Bulk Embedding Ingestion
Load embeddings at scale using ApertureDB's ParallelLoader. This notebook downloads the Cookbook dataset (20 dishes), generates text embeddings with sentence-transformers, and ingests them in parallel.
Connect to ApertureDB
Option A: ApertureDB Cloud (recommended)
Sign up for a free 30-day trial. Get your key from Connect > Generate API Key, add it to a .env file in this directory:
APERTUREDB_KEY=your_key_here
Option B: Community Edition (local Docker)
Run this in a terminal before starting the notebook:
docker run -d --name aperturedb \
-p 55555:55555 -e ADB_MASTER_KEY=admin -e ADB_FORCE_SSL=false \
aperturedata/aperturedb-community
See client configuration options for all connection methods and server setup options for deployment choices.
%pip install --upgrade --quiet aperturedb python-dotenv sentence-transformers pandas
# Option A: ApertureDB Cloud
from dotenv import load_dotenv
load_dotenv() # loads APERTUREDB_KEY from .env into the environment
True
# Option B: Community Edition (local Docker)
# !adb config create localdb --active \
# --host localhost --port 55555 \
# --username admin --password admin \
# --no-use-ssl --no-interactive
from aperturedb.CommonLibrary import create_connector
client = create_connector()
response, _ = client.query([{"GetStatus": {}}])

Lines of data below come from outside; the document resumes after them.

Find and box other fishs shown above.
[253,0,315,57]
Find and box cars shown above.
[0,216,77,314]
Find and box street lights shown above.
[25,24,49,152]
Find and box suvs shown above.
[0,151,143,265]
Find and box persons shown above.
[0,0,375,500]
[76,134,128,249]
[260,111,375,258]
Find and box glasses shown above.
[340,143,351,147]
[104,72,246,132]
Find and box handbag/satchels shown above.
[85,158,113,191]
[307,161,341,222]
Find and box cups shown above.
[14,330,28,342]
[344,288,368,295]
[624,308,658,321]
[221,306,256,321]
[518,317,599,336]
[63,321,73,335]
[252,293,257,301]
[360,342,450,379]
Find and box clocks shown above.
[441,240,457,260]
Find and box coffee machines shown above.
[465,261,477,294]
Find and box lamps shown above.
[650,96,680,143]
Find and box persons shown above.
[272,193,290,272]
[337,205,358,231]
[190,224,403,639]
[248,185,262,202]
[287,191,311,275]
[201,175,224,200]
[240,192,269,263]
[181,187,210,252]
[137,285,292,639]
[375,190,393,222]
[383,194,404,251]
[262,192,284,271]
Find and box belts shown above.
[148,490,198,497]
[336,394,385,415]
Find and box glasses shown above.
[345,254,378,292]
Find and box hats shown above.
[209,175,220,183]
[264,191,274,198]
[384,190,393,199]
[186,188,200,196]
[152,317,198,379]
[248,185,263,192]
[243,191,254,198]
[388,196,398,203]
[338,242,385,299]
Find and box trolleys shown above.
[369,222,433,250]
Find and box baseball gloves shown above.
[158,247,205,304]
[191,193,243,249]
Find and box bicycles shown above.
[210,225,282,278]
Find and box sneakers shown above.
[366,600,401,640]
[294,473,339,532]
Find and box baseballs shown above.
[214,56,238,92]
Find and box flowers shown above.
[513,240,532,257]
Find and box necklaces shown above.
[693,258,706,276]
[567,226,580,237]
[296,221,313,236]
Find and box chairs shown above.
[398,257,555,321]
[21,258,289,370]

client.print_last_response()
[
{
"GetStatus": {
"info": "OK",
"status": 0,
"system": "ApertureDB",
"version": "0.19.6"
}
}
]
Load Dataset and Generate Embeddings
We combine dish_name and caption into a single description, then embed with all-MiniLM-L6-v2 (384-dimensional, CPU-friendly).
import pandas as pd
import numpy as np
from sentence_transformers import SentenceTransformer
dishes = pd.read_csv(
"https://raw.githubusercontent.com/aperture-data/Cookbook/refs/heads/main/images.adb.csv"
)
dishes["description"] = dishes["dish_name"] + " - " + dishes["caption"]
print(f"Loaded {len(dishes)} dishes")
model = SentenceTransformer("all-MiniLM-L6-v2")
embeddings = model.encode(dishes["description"].tolist(), normalize_embeddings=True)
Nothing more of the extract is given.